*Tarefas a realizar*.
(1) Traduza para o inglês esta frase do texto sobre o filme Acusada: "Outra passagem marcante é a da reconstituição do crime."
(2) Escreva a continuação do texto sobre o filme Acusada, partindo da última frase apresentada.

━━━ Texto selecionado ━━━

Robert Cummings e Loretta Young em Acusada

Acusada é um drama criminal e psicológico noir no qual Loretta Young faz o papel de Wilma Tuttle, professora de psicologia, forçada a matar seu aluno Bill Perry (Douglas Dick), que tentara violentá-la. Intimada pelo Tenente Ted Dorgan (Wendell Corey) a entregar a polícia as composições escritas de seus alunos, lê a dissertação de Bill e verifica que ele a analisara, descrevendo seu tipo psicológico, mas sem identificá-la. Wilma então muda sua imagem e começa a sair com Warren (Robert Cummings), advogado e guardião do rapaz. Este acaba descobrindo a verdade e tenta ajudá-la. Após o crime, Wilma se transforma quase que em uma mulher fatal: torna-se poderosa, calculista, desembaraçada e sensual, e começa a jogar com as emoções dos dois homens. Um aspecto interessante do enredo é a paixão recolhida de Dorgan, que o próprio revela a Wilma depois do julgamento. O visual noir transparece sobretudo nos retrospectos apresentados sob a forma de pesadelos e alucinações da protagonista, cheios de simbolismo freudiano, principalmente as cenas passadas no estádio de boxe, quando a luta lhe traz a lembrança os acontecimentos que ela quer apagar da memória. Outra passagem marcante é a da reconstituição do crime. O perito (Sam Jaffe) mostra uma maquete do local onde Bill teria caído e sua máscara mortuária. Warren pede que Wilma golpeie o molde de gesso com uma barra de ferro e ela, lembrando-se da tentativa de estupro, se descontrola espatifando-o violentamente.

━━━ Trechos do material ━━━

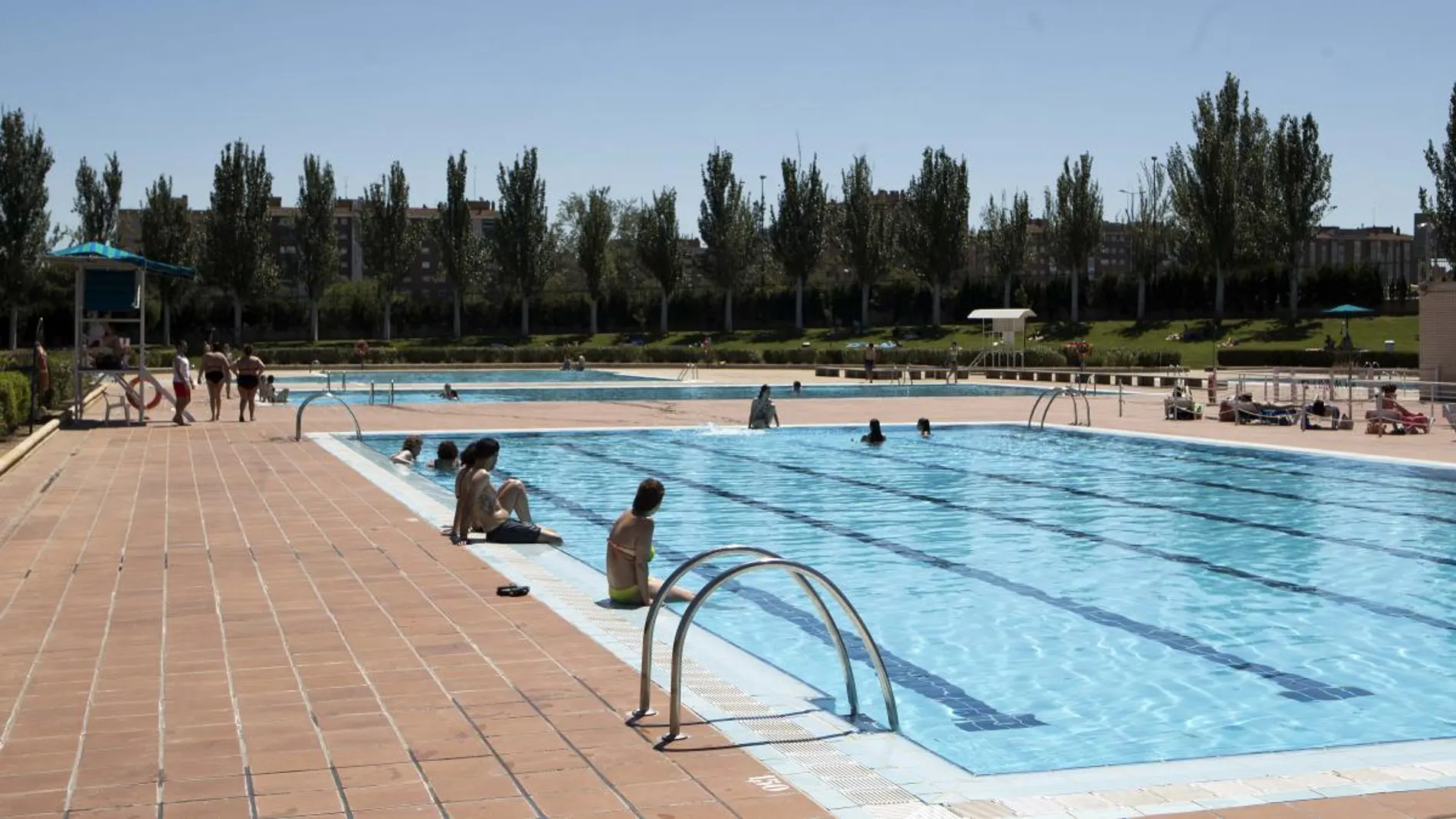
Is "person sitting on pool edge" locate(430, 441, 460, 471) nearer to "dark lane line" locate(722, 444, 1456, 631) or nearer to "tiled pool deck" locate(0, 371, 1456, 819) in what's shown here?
"dark lane line" locate(722, 444, 1456, 631)

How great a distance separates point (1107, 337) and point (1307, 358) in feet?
48.9

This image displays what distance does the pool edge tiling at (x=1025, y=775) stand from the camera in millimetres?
4445

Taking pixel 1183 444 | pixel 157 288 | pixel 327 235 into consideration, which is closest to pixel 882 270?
pixel 327 235

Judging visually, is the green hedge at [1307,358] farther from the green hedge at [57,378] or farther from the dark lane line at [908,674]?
the dark lane line at [908,674]

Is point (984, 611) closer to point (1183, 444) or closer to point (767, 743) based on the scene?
point (767, 743)

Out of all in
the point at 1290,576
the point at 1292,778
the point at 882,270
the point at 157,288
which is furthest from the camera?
the point at 882,270

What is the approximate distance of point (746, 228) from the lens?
236ft

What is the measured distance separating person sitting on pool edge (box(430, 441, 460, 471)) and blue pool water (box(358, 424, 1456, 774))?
2.13 feet

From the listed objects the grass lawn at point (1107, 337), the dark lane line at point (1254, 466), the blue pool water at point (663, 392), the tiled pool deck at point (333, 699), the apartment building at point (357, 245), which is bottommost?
the dark lane line at point (1254, 466)

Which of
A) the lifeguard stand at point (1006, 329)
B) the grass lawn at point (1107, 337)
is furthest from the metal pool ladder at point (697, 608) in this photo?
the grass lawn at point (1107, 337)

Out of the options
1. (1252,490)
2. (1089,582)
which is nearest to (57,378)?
(1252,490)

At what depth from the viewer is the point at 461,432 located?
66.9 ft

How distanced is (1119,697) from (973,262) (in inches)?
6321

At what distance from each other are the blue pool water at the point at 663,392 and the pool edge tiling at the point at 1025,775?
22.8 metres
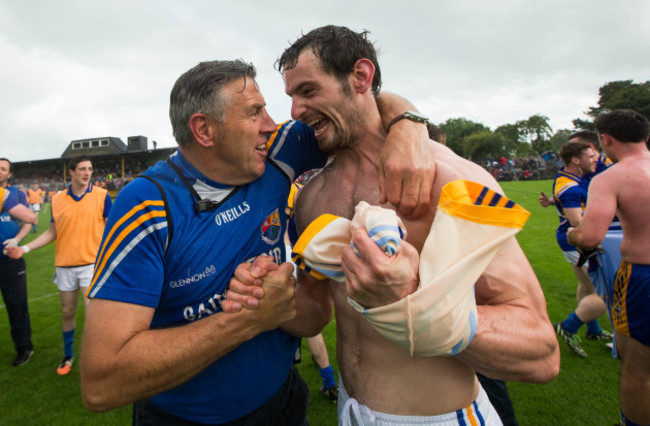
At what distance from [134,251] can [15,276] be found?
474 centimetres

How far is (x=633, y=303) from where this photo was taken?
9.37ft

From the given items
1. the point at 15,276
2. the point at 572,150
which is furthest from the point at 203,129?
the point at 572,150

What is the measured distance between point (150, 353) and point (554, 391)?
13.8ft

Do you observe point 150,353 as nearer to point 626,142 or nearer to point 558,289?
point 626,142

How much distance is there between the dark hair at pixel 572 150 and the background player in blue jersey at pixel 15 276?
25.6 feet

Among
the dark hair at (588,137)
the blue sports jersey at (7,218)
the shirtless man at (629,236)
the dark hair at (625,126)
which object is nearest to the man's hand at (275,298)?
the shirtless man at (629,236)

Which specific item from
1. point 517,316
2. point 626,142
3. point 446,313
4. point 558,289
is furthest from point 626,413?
point 558,289

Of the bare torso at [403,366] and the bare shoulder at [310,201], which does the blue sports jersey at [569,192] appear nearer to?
the bare torso at [403,366]

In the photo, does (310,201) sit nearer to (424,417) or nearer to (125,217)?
(125,217)

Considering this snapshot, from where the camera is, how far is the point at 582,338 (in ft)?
16.4

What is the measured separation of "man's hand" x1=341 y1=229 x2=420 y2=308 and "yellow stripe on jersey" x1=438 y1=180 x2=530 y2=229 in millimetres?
201

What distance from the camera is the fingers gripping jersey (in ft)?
3.36

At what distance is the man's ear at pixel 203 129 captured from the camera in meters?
1.89

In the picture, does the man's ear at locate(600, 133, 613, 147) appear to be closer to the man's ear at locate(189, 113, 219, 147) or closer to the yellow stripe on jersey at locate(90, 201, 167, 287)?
the man's ear at locate(189, 113, 219, 147)
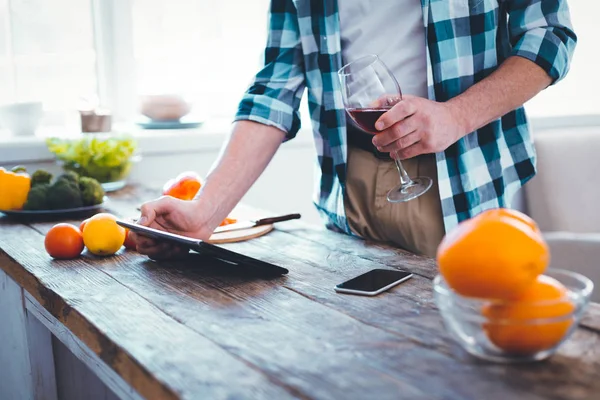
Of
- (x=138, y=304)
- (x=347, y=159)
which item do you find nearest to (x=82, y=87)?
(x=347, y=159)

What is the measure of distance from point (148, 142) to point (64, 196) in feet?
2.49

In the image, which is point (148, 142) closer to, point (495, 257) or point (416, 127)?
point (416, 127)

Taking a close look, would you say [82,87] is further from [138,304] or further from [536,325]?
[536,325]

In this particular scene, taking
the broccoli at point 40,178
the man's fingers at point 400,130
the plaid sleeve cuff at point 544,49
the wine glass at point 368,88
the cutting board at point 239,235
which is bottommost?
the cutting board at point 239,235

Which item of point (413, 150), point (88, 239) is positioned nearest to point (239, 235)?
point (88, 239)

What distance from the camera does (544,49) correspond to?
1.33 meters

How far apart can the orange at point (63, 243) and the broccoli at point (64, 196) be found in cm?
44

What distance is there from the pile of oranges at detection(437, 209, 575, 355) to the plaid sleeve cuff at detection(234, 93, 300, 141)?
819 millimetres

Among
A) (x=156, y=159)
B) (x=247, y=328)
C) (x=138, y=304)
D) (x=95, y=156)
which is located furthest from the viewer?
(x=156, y=159)

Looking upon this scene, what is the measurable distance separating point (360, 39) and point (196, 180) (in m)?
0.49

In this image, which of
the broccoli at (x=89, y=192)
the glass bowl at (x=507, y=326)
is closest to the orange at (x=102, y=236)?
the broccoli at (x=89, y=192)

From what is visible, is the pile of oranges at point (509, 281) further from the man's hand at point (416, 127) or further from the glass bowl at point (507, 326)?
the man's hand at point (416, 127)

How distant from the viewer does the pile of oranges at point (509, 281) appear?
0.72 meters

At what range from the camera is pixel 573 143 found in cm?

━━━

*Respostas dos exercícios*.
(1) Another striking passage is the reconstruction of the crime.

(2)
Edmond O´Brien, Alexis Smith e Willaim Holden em Tributo de Sangue

Tributo de Sangue é um drama criminal, pondo em evidência um promotor de Los Angeles, John Conroy (Edmond O´Brien), designado para investigar um sindicato do crime dirigido pelo riquíssimo Echelberger (Ed Begley). Ele conta com o apoio de seu amigo de infância, jornalista Jerry McKibbon (William Holden), e de sua assistente e namorada Amanda (Alexis Smith). O caso se complica quando Amanda se apaixona por Jerry e, ao mesmo tempo, este descobre que o pai de John – tido como um policial honesto – está macomunado com os bandidos. Dieterle expõe a intriga com sobriedade e grande senso de cinema, criando boas sequências como o assalto simulado a uma loja, cujo objetivo é atrair o velho policial e eliminá-lo, já que ele já não serve aos interesses do Sindicato; as cenas noturnas do incêndio, ordenado por Eichelberger, de um prédio, causando a morte atroz de muitas pessoas; o clímax no qual um assassino de aluguel procura alvejar o jornalista do teto e depois nos corredores do estádio de boxe no meio da multidão de espectadores,  todos estes momentos  muito bem captados pela câmera de Lionel Lindon.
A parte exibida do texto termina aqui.